Some common `type`s: 

* `d` integer
* `f` floating point
* `%` percent
* `e` exponential format
* `c` character
* `s` string 


In [61]:
# Keep six digits for the whole number, out of which 3 for the decimals
print("Result: |{num:6.3f}|".format(num=100.0/23))

Result: | 4.348|


In [62]:
# Keep six digits for the whole number, out of which 3 for the decimals, with zero padding in front
print("Result: |{num:06.3f}|".format(num=100.0/23))

Result: |04.348|


In [63]:
# Floating point with three decimal digits
print("Result: |{num:.3f}|".format(num=100.0/23))

Result: |4.348|


In [64]:
# Sixteen digits total and four decimal digits, with comma-separated thousands
print("Result: |{num:16,.4f}|".format(num=1000000.0/7))
print("Result: |{num:16,.4f}|".format(num=100.0/7))

Result: |    142,857.1429|
Result: |         14.2857|


In [65]:
# Expressing a percentage:
points = 19
total = 22
print('Correct answers: {:.2%}'.format(points/total))

Correct answers: 86.36%


In [66]:
# alignment
print('|{message:<30}|'.format(message='left aligned'))
print('|{message:>30}|'.format(message='right aligned'))
print('|{message:^30}|'.format(message='centered'))


|left aligned                  |
|                 right aligned|
|           centered           |


In [67]:
# fill
print('|{message:*<80}|'.format(message='left aligned with # chars as fill'))
print('|{message:#>80}|'.format(message='right aligned with # chars as fill'))
print('|{message:#^80}|'.format(message='centered with # chars as fill'))

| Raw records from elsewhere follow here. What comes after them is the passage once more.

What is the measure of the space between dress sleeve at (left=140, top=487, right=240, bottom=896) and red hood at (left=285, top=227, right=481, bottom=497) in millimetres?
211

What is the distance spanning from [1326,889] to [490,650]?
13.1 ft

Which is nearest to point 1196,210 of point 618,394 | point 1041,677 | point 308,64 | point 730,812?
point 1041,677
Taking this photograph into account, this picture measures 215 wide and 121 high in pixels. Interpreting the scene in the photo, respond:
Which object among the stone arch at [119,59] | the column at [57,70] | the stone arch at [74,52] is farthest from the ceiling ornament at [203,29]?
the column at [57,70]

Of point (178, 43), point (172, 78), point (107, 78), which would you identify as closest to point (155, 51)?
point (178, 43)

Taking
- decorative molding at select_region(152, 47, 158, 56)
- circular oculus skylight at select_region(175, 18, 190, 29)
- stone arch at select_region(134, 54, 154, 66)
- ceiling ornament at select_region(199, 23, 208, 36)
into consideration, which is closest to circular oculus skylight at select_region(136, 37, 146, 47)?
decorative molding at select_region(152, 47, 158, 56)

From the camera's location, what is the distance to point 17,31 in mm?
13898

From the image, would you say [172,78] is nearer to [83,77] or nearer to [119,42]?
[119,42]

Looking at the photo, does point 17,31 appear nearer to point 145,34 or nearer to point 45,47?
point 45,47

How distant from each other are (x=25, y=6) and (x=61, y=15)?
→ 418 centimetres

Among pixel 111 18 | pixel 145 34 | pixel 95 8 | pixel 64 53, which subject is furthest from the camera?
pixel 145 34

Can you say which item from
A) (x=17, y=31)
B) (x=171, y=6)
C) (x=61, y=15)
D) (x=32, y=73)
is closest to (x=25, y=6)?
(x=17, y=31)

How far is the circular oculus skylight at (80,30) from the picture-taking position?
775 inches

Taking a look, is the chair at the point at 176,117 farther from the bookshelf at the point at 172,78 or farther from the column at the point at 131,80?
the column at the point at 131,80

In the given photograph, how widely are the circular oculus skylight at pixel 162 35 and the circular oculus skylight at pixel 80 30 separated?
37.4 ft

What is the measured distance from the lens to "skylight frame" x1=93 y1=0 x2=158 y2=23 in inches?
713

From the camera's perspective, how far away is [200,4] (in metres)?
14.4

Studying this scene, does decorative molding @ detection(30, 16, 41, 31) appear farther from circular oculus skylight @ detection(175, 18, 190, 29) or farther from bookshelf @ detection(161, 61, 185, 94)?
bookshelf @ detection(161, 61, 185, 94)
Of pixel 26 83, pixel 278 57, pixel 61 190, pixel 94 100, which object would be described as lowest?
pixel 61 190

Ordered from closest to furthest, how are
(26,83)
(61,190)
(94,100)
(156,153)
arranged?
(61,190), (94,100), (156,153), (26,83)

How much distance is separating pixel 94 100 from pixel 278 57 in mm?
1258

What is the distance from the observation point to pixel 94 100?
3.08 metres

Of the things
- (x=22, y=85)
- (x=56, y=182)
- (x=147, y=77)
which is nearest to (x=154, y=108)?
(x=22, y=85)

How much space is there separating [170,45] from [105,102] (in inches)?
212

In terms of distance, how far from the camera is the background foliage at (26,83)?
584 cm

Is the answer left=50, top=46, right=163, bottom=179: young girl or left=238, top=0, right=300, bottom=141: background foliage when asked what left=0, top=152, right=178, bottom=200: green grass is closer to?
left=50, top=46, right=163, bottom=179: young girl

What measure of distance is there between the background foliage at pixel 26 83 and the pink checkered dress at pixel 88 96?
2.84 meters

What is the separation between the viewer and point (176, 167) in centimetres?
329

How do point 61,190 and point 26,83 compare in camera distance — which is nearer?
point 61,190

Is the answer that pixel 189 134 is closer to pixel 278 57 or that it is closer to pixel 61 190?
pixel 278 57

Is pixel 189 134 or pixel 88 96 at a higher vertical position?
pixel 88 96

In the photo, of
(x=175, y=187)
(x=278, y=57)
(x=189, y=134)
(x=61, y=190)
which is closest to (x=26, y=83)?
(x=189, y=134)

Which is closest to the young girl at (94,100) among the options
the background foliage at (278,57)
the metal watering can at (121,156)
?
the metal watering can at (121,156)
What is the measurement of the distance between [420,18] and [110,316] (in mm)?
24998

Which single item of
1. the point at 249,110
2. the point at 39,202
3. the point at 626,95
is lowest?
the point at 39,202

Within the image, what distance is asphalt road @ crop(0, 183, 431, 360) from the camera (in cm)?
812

|left aligned with # chars as fill***********************************************|
|##############################################right aligned with # chars as fill|
|#########################centered with # chars as fill##########################|


#### Exercise

* Save your name in a variable
* Save the name of our course in a variable
* Print the sentence saying that you are taking this course using .format syntax

In [71]:
# your own code here
name = 'Konstantin Bauman'
cname = 'Data Care Feeding & Cleaning'
print('{instructor} teaches the {course} course.'.format(instructor=name, course=cname))

Konstantin Bauman teaches the Data Care Feeding & Cleaning course.